Adressen

„ Vietnam, Vanuatu “ , „ o , o “
je 33 x 25 x 7,5 cm , Multiplex , Ausschnitt aus einer Serie von 50 Blöcken
In fertiggestellten Druckstöcken scheint die Zeit angehalten. Lage um Lage des Materials ist sorgfältig abgetragen worden, um Zeichen in ihm zu fixieren. Sehr lange dauerte dieser Prozess, vergleicht man ihn mit dem des Entzifferns. In unterschiedlichen Größen und Positionen sitzen die Zeichen nun im Material auf Dauer fest. Die Zeitspannen, in denen sie langsam hineingeschält wurden, liegen eingekapselt und konserviert in Schichten von Holz. In Blöcken - in einem Regal gelagert - warten die Zeichen darauf, auf Zeit an Wänden präsentiert zu werden, um dort von lesenden Augenpaaren abgetastet zu werden. In ruckartigen Rhythmen scheinen die Buchstaben- und Silbenklänge dann in den Köpfen derer auf, die ihre Augen über die Rechtecke wandern lassen. Nicht sichtbarer Abdruck entsteht, sondern unsichtbares, inneres Echo.
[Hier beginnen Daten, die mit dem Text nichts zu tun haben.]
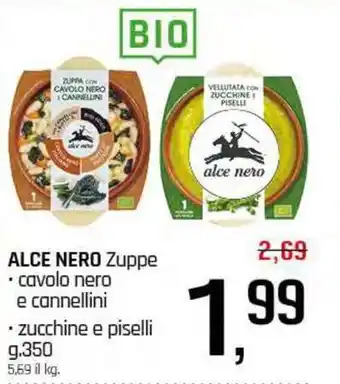 Famila Superstore ALCE NERO Zuppe cavolo nero e cannellini offerta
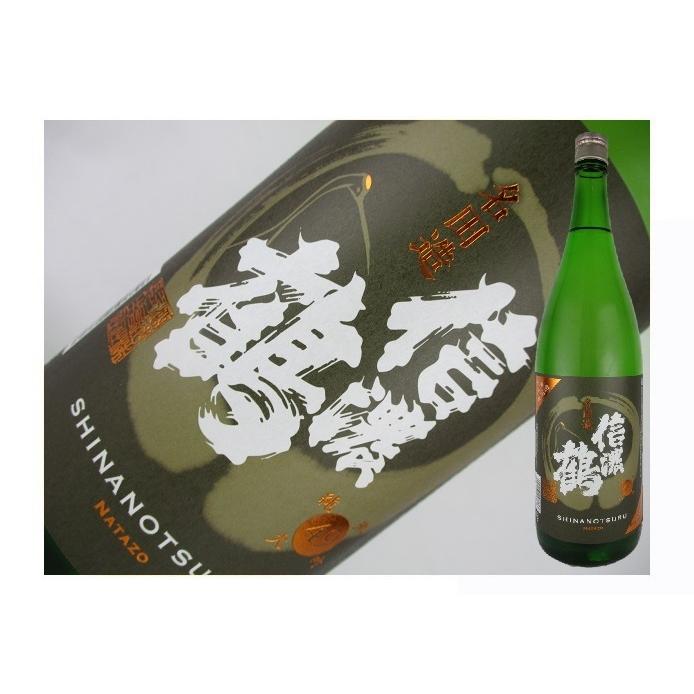 日本酒　長野県　信濃鶴　純米大吟醸49　名田造　無濾過生原酒　720ml | 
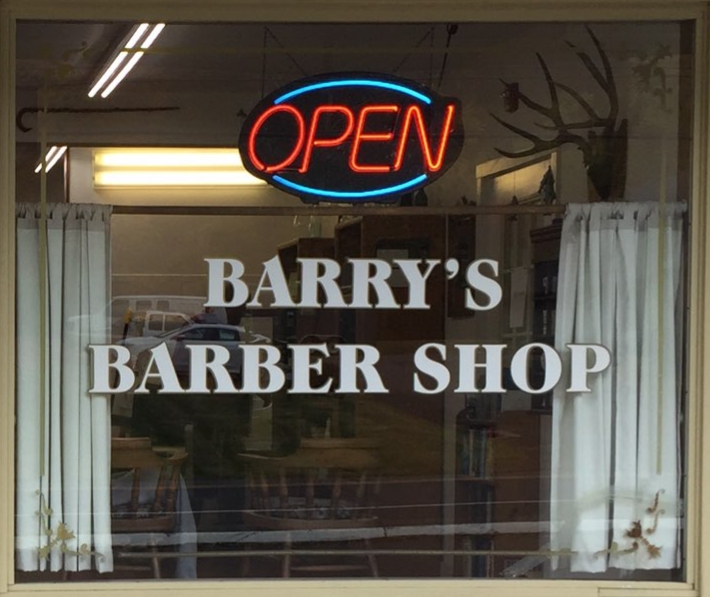 Barrys Barber Shop | 206 Saybrook Rd, Higganum, CT 06441 | Phone: (860) 345-9925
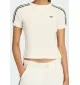 Adidas T-shirt Terry Towel Cali Bianco | Adidas | 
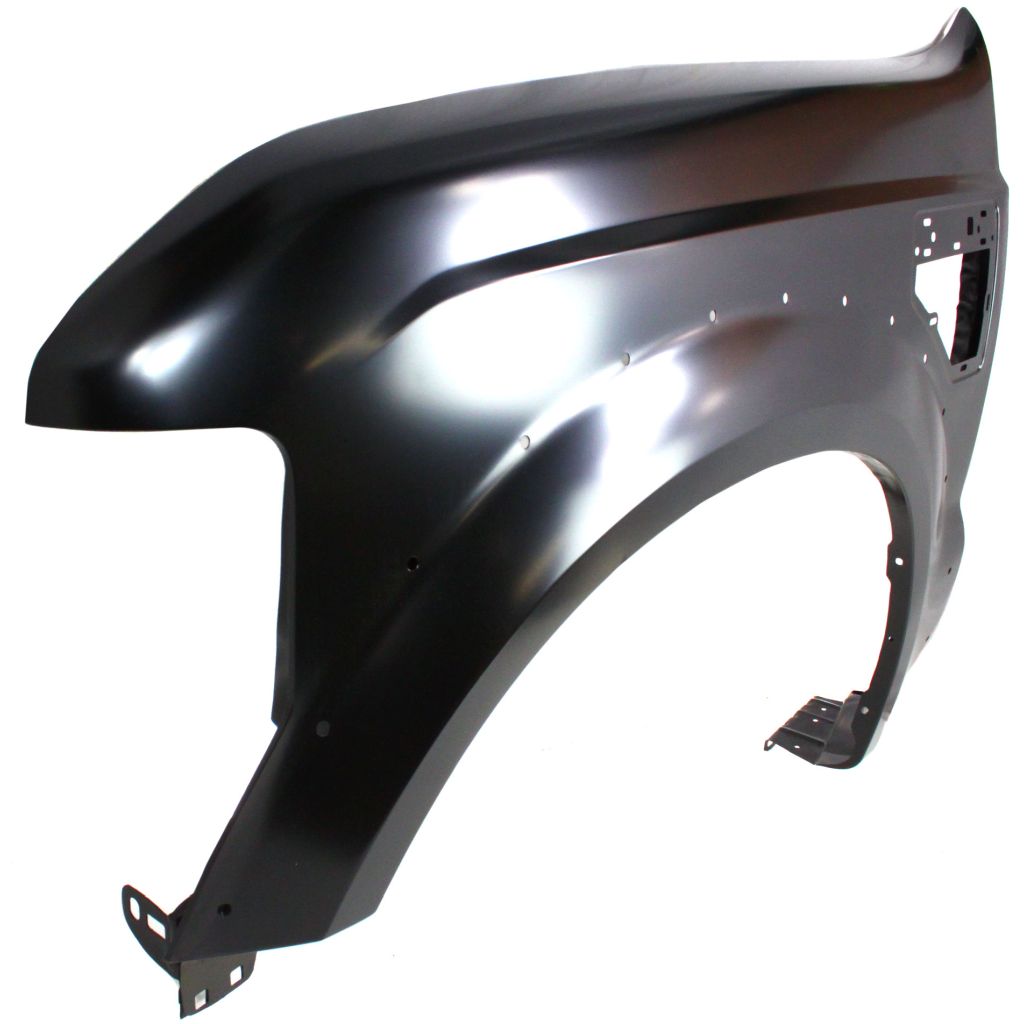 FORD TRUCKS & VANS FORD/PU (F250/350/450/550) Super Duty FENDER LEFT (Driver Side) W/MLDG (F450) OEM#7C3Z16006B 2008-2010 PL#FO1240260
Ein inneres Zwiegespräch mit den Oberflächen entsteht. Wie der Blick auf Bildschirme trifft und gleichzeitig in sie hineinblickt, so fällt er auf die Blöcke an der Wand. Ihre Bildschirme zeigen eingefrorene Bilder. Buchstaben haben sich in die erstarrten Muster ihrer Oberflächen eingebrannt und legen Schichten hinter der Bildoberfläche frei. Das fortwährende Auftauchen und Verschwinden der Zeichen auf flimmernden Rechtecken ist zum Stillstand gekommen. Viel Zeit bleibt, die sonst so flüchtigen Zeichen zu betrachten und das, was sie bedeuten wollen, zu entschlüsseln.
"Adressen", ihre gemeinsame Bezeichnung, ist ein Schlüssel zum Code der Zeichen. Einige Buchstabenpaare bezeichnen Länderkürzel. Mit elektronischen Botschaften verknüpft, reisen sie zu ihren Empfängern und helfen imaginäre Aufbewahrungsorte von Informationen im imaginären weltweiten Netz von Daten anzusteuern.
Unsichtbar und langsam baut sich das Bild der Erde auf. Das Bild des Globus, Vorstellungen von Entfernungen und Unterschieden scheinen unverändert. Tatsächliche Differenz zwischen Orten ist im imaginär weltumspannenden Datennetz dagegen auf die Verschiedenheit zwischen den Zeichen eines Zeichensystems geschrumpft. Die tatsächliche Entfernung ist nicht die zwischen Sendern und Empfängern, sondern die Distanz beider zu den Computertastaturen vor ihnen. Das Eintippen von Buchstabenkombinationen katapultiert sie gedanklich weg von Orten, an denen die Körper verharren. Das Dechiffrieren der "Adressen" an weißer Wand, sprengt den Raum, in dem sie sich wirklich befinden. Es sind die Vorstellungen, die die Adressen in alle Himmelsrichtungen senden.Sobald der Code der Zeichen geknackt ist, folgt der Transfer in Bruchteilen von Sekunden.
Einige Zeichen, etwa die eingestreuten Einzelbuchstaben widersetzen sich der eindeutigen Dechiffrierung und werfen die Blicke immer wieder in den tatsächlichen Raum zurück. Sie sind nicht Vehikel, nicht Bezeichnung oder Bedeutung, sie verweisen auf sich selbst, auf die Materie deren Teil sie sind, auf den Ort, an dem sie sich befinden. Das Jetzt und Hier ist ihre Adresse.